*Passage to read*:
Datadog
If Datadog is your primary source of monitoring data for your AWS account or Kubernetes cluster, read on to learn how to connect your account to Sedai.
Sedai ingests monitoring data to understand cloud infrastructure, learn resource behavior, and inform its decision engine.
You can sync your Datadog account when you connect an AWS account or Kubernetes cluster to Sedai for the first time, or add it to an existing account/cluster within Sedai at any time from the Settings > Integrations page.
If you connect multiple AWS accounts or Kubernetes clusters to Sedai, you will need to add Datadog to each from their respective integration page.
You will need the following information to connect Datadog to Sedai:
- Endpoint (based on your site's location, select one of the following):
- API key
- Application key
Once you have provided the information, select Test connection.
Sedai leverages tags to accurately infer metrics and map them to your infrastructure. This allows it to correlate metrics to corresponding resources it discovers within the connected account/cluster.
By default, Sedai pre-populates standard tag values based on industry best practices for naming conventions. However, if you configured custom tags, you will need to provide the exact tag value used for the following topology elements.

*Tasks for this exercise*:
1 – Revise the part of the Datadog setup text that begins with "If you connect" and ends with "select Test connection.", putting "Check connection" in place of "Test connection".
2 – According to the Datadog setup text, which page lets you add Datadog to an existing account or cluster in Sedai at any time?

*Extracted records*:
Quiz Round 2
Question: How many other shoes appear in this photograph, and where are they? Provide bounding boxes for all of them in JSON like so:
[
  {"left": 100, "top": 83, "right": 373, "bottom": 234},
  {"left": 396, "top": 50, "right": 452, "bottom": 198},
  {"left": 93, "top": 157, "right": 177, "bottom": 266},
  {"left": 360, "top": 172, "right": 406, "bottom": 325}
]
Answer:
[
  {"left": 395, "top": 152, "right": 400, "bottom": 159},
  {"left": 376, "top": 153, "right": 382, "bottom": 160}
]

*Answer set*:
1 –
If you connect multiple AWS accounts or Kubernetes clusters to Sedai, you will need to add Datadog to each from their respective integration page.
You will need the following information to connect Datadog to Sedai:
- Endpoint (based on your site's location, select one of the following):
- API key
- Application key
Once you have provided the information, select Check connection.

2 – The Settings > Integrations page.